_SET PROBLEM_
Edit the records below, changing "flower arrangement" to "floral arrangement" and leaving all other text unchanged.

--- start ---

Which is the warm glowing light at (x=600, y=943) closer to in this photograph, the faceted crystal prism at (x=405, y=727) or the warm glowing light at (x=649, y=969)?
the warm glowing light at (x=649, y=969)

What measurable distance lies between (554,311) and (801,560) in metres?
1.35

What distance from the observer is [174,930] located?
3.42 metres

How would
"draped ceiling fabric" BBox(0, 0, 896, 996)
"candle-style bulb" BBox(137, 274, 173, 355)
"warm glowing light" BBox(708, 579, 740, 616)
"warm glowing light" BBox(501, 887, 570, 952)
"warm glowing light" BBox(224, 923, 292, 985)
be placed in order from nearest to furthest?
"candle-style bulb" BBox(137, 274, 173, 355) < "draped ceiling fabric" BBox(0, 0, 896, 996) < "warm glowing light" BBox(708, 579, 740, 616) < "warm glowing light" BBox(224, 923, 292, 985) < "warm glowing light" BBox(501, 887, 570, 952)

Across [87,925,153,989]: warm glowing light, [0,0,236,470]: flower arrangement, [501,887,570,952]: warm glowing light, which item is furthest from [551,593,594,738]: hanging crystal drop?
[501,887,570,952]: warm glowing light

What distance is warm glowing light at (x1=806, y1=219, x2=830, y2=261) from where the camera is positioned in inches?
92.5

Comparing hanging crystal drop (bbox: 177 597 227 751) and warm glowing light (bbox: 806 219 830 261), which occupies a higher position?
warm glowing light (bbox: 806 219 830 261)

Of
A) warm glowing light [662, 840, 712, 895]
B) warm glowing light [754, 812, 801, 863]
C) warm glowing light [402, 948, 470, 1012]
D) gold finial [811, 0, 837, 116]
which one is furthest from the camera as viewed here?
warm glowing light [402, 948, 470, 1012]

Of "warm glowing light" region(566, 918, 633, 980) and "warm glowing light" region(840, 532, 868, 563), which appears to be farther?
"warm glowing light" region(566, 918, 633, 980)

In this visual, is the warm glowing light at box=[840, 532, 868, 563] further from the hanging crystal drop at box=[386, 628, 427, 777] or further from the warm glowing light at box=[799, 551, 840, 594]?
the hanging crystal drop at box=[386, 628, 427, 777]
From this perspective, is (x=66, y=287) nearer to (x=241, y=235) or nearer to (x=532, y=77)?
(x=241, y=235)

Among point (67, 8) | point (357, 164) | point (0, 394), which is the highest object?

--- end ---

_RESPONSE TO THIS EXERCISE_
Which is the warm glowing light at (x=600, y=943) closer to in this photograph, the faceted crystal prism at (x=405, y=727) or the warm glowing light at (x=649, y=969)?
the warm glowing light at (x=649, y=969)

What measurable distance lies between (554,311) and (801,560) in metres?
1.35

What distance from the observer is [174,930] located?
3.42 metres

How would
"draped ceiling fabric" BBox(0, 0, 896, 996)
"candle-style bulb" BBox(137, 274, 173, 355)
"warm glowing light" BBox(708, 579, 740, 616)
"warm glowing light" BBox(501, 887, 570, 952)
"warm glowing light" BBox(224, 923, 292, 985)
be placed in order from nearest to furthest?
"candle-style bulb" BBox(137, 274, 173, 355) < "draped ceiling fabric" BBox(0, 0, 896, 996) < "warm glowing light" BBox(708, 579, 740, 616) < "warm glowing light" BBox(224, 923, 292, 985) < "warm glowing light" BBox(501, 887, 570, 952)

Across [87,925,153,989]: warm glowing light, [0,0,236,470]: floral arrangement, [501,887,570,952]: warm glowing light, which item is furthest from [551,593,594,738]: hanging crystal drop?
[501,887,570,952]: warm glowing light

What distance is warm glowing light at (x1=806, y1=219, x2=830, y2=261) from where the camera is positioned in inches?
92.5

Comparing hanging crystal drop (bbox: 177 597 227 751) and warm glowing light (bbox: 806 219 830 261), which occupies a higher position?
warm glowing light (bbox: 806 219 830 261)

Of
A) warm glowing light [662, 840, 712, 895]
B) warm glowing light [754, 812, 801, 863]
C) warm glowing light [402, 948, 470, 1012]
D) gold finial [811, 0, 837, 116]
which one is furthest from the camera as viewed here?
warm glowing light [402, 948, 470, 1012]

Of "warm glowing light" region(566, 918, 633, 980) and "warm glowing light" region(840, 532, 868, 563), which appears to be farther?
"warm glowing light" region(566, 918, 633, 980)

In this visual, is the warm glowing light at box=[840, 532, 868, 563] further from the hanging crystal drop at box=[386, 628, 427, 777] or further from the warm glowing light at box=[799, 551, 840, 594]?
the hanging crystal drop at box=[386, 628, 427, 777]
From this perspective, is (x=66, y=287) nearer to (x=241, y=235) or nearer to (x=532, y=77)?
(x=241, y=235)

Among point (67, 8) | point (357, 164) | point (0, 394), which is the highest object?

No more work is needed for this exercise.